═══ Records supplied ═══
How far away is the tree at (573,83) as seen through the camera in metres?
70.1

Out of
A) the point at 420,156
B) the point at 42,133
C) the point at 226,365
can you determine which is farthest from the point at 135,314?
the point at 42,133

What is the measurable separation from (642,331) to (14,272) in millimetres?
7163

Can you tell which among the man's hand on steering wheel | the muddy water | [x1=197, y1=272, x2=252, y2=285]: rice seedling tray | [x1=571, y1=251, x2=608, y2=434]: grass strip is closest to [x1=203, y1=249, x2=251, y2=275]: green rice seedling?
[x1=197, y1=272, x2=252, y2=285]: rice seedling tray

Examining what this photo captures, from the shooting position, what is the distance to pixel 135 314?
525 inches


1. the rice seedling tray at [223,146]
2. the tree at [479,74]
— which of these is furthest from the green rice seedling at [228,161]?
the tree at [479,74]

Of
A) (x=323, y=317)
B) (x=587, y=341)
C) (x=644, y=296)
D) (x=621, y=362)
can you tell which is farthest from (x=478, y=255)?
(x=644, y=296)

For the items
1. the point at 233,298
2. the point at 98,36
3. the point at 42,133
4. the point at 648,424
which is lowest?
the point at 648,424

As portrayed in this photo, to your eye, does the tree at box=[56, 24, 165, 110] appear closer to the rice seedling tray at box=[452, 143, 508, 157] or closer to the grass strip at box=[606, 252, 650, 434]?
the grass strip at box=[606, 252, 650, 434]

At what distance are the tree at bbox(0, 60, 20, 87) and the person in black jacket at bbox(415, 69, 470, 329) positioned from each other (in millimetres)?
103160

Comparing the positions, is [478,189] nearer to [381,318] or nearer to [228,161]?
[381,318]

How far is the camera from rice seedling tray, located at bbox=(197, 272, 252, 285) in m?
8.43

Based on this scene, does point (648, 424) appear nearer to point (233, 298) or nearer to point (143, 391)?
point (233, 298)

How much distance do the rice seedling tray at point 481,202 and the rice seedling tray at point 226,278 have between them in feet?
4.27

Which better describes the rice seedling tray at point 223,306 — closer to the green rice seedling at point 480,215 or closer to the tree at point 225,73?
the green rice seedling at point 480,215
═══
_What you are asked to do_
Give everything from the line containing "Based on this" down through the end of the entries as a two-column CSV with the headers text and answer. Use one row per entry, and put each value in a single quoted field with any line breaks turned into spaces.

_Solution for this task_
text,answer
"Based on this scene, does point (648, 424) appear nearer to point (233, 298) or nearer to point (143, 391)?","point (233, 298)"
"How much distance do the rice seedling tray at point 481,202 and the rice seedling tray at point 226,278 have between them in feet?","4.27"
"Which better describes the rice seedling tray at point 223,306 — closer to the green rice seedling at point 480,215 or closer to the tree at point 225,73?","the green rice seedling at point 480,215"